Ни с кем из своих друзей и знакомых тех далеких лет я не встречалась и ничего о них не знала И поэтому с большим волнением осенью 1962 года шла к Литовским. О многом говорили, многое вспомнили. Хотели встретиться еще… Да так и не получилось… Оба они часто болеют, и я не отстаю от них… Но осталась тревога за них. Мне показалось, что они очень одиноки.
Зачем пишу о своих встречах с Есениным? Мне кажется, в них можно найти крупинки настоящего Есенина.
1970 г.
Москва
Варвара КОСТРОВА
В ПЕТРОГРАДЕ И В БЕРЛИНЕ[106]
Впервые я увидела Сергея Есенина в 1915 году в Петрограде, в знаменитом подвальчике «Бродячая собака». Собирались там, наряду с писателями, художниками, артистами, разбогатевшие на войне бесцеремонные спекулянты, важно называвшие себя «любителями искусств». Они не скупились на вино, вели себя нагло, часто затевали отвратительные скандалы. Так было и в тот вечер.

**Рабочие задания**
a) Воспроизведите фрагмент воспоминаний о Есенине, начиная со слов «Зачем пишу о» и заканчивая словами «в тот вечер.».
b) Где и в каком году, согласно воспоминаниям о Есенине, автор впервые его увидела?
c) Продолжите воспоминания о Есенине с того места, где текст обрывается.
Пункты в наборе данных взяты из другого источника.

**Набор данных**
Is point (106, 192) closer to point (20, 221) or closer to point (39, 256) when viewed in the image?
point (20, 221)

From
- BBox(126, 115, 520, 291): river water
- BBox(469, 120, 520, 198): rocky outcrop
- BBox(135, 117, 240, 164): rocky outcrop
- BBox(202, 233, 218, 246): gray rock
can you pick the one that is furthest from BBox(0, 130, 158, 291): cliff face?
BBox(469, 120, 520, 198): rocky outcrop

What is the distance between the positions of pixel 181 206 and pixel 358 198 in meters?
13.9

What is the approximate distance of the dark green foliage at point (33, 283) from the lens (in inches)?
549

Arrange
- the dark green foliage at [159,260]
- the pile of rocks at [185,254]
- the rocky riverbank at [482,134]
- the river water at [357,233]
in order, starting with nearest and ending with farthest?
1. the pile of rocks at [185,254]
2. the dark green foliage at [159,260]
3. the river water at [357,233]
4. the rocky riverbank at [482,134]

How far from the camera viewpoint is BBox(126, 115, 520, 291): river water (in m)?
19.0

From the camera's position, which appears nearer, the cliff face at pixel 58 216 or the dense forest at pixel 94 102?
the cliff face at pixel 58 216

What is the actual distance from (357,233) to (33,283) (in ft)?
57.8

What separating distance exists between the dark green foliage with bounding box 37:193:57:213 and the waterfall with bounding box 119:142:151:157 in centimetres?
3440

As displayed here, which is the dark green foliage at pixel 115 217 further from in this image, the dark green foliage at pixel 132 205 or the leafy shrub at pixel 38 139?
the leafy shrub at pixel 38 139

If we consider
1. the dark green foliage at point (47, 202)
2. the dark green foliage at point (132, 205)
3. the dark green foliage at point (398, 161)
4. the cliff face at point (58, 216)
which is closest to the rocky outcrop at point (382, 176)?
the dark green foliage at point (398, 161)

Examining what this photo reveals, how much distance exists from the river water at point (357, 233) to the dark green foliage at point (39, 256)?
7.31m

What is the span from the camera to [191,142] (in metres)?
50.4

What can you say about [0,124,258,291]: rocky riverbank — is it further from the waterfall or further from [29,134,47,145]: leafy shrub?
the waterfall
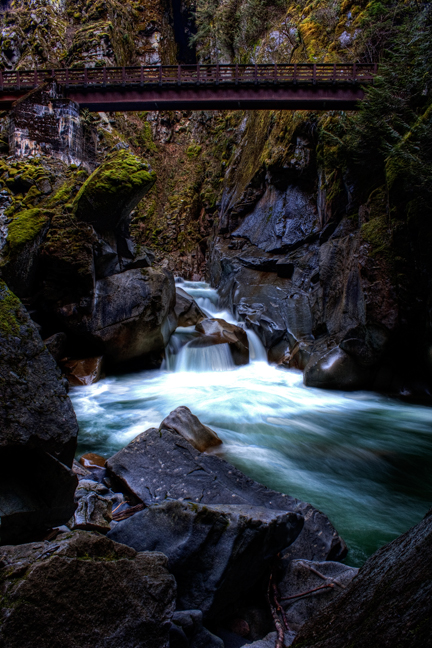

**Ответы на задания**
a)
Зачем пишу о своих встречах с Есениным? Мне кажется, в них можно найти крупинки настоящего Есенина.
1970 г.
Москва
Варвара КОСТРОВА
В ПЕТРОГРАДЕ И В БЕРЛИНЕ[106]
Впервые я увидела Сергея Есенина в 1915 году в Петрограде, в знаменитом подвальчике «Бродячая собака». Собирались там, наряду с писателями, художниками, артистами, разбогатевшие на войне бесцеремонные спекулянты, важно называвшие себя «любителями искусств». Они не скупились на вино, вели себя нагло, часто затевали отвратительные скандалы. Так было и в тот вечер.

b) В 1915 году в Петрограде, в подвальчике «Бродячая собака».

c)
На сцене стоял сказочно прелестный златокудрый юноша в голубой вышитой рубашке. Это был Сергей Есенин. Он удивительно задушевно читал свои звонкие чудесные стихи. Все слушали, затаив дыхание. Вдруг послышались тиканье, свист, звон разбитых бокалов, на сцену полетели апельсиновые корки. Юный поэт замолчал, на лице его застыла растерянная, по-детски беспомощная улыбка А публика бесновалась, одни аплодировали, кричали «бис», другие свистели, ругались. Внезапно весь этот шум перекрыл глубокий спокойный голос:
— Стыдитесь, ведь перед вами прекрасный, настоящий поэт, быть может, будущий Пушкин! — С этими словами Александр Блок обнял Есенина за плечи и увел со сцены[107].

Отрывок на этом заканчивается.